NELLS is a great opportunity to develop leadership skills and connect with other "up and coming" library leaders from throughout New England. These connections will be invaluable for your entire career.

More information about NELLS and an application form are available at If you are a NETSL member and want to take advantage of the scholarship, add a note to your application form stating such.

The last date to apply for both NELLS and the NETSL scholarship is January 28, 2008, so GET GOING!

Monday, January 7, 2008

Get in (Technical Services) Shape

CMRLS has just release the Spring Continuing Education Catalog. As usual, there is a great selection of programs for all library staff regardless of area of responsibility.

There’s a plethora of workshops for Technical Services devotees, so mark your calendars and plan to attend at least some of these events.
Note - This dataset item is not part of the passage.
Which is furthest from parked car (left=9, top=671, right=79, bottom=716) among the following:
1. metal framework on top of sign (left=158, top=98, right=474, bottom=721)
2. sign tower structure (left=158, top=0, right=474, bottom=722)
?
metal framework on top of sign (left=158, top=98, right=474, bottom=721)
I’ve described the ones for January and February. Watch this space for more information on workshops to be held in March, April and May.

Wednesday, January 30 (snow date February 1) at the Auburn Public Library, I’ll be teaching a workshop on Dewey Decimal Classification. Even though most bibliographic records include a DDC to use, some don’t. Sometimes the supplied number just doesn’t fit well with the rest of the items in a library’s collection. Sometime the number is wrong; I’ve found many a transposed DDC in my years of copy cataloging.

This workshop includes lots of hands on practice and practical advice for applying Dewey. We’ll see how numbers are built and learn how to shorten long numbers. And don’t forget all the opportunity for sharing tips and techniques with other Technical Services staff. Bring a recent edition (20th or 21st unabridged; 13th or 14th abridged) of DDC and items that need classifying. Please note that this workshop begins at 9:30 a.m. and runs until 12:30 p.m.

Tuesday, February 26 (snow date February 28) at the Paxton Public Library, I’m presenting a brand-new workshop on Authority Files. There’s a lot that goes on behind the scenes to make a bibliographic record useful and an Authority File is one of those things.

Several years ago, I worked on a Name Authority Project and found it fascinating. I have a lot of respect for the librarians who have researched the forms of personal and corporate names. There’s a lot of information to be gleaned from an Authority Record, but it can take a little practice to learn to read it. So take this tour with me. It begins at 10:00 a.m. and runs till noon.

You can see a list of upcoming workshops on the right hand side of the CMRLS home page. Click on the title of the workshop to be taken to a description and the opportunity to register. Want to register for something that’s not yet listed? Click on Continuing Education Classes at the top of the list for the complete schedule.

I hope to see many of you at one or more of these programs. Do they still say "be there or be square"?

Wednesday, January 2, 2008

New Tech. Services Titles

CMRLS has something called an RCO collection. It’s a term left over from pre-incorporation days when CMRLS was a department within the Worcester Public Library and stands for Regional Consultants Office.

The RCO collection consists primarily of books (and some audiovisual materials) of use to library staff. The items include such topics as library management, supervising staff, writing grants, planning, social networking, storytelling, collection development and lots of other important topics.

Just like in your libraries, new books are arriving all the time. To see if CMRLS owns a book on a particular subject or has a specific title, search the C/W MARS catalog under Central Mass. Libraries. You can use the drop-down menu to select only CMRLS.

Three new Technical Services titles that just arrived are

Cataloging and Classification: An Introduction by Lois Mai Chan – 3rd. ed.

Maxwell’s Guide to Authority Work by Robert L. Maxwell.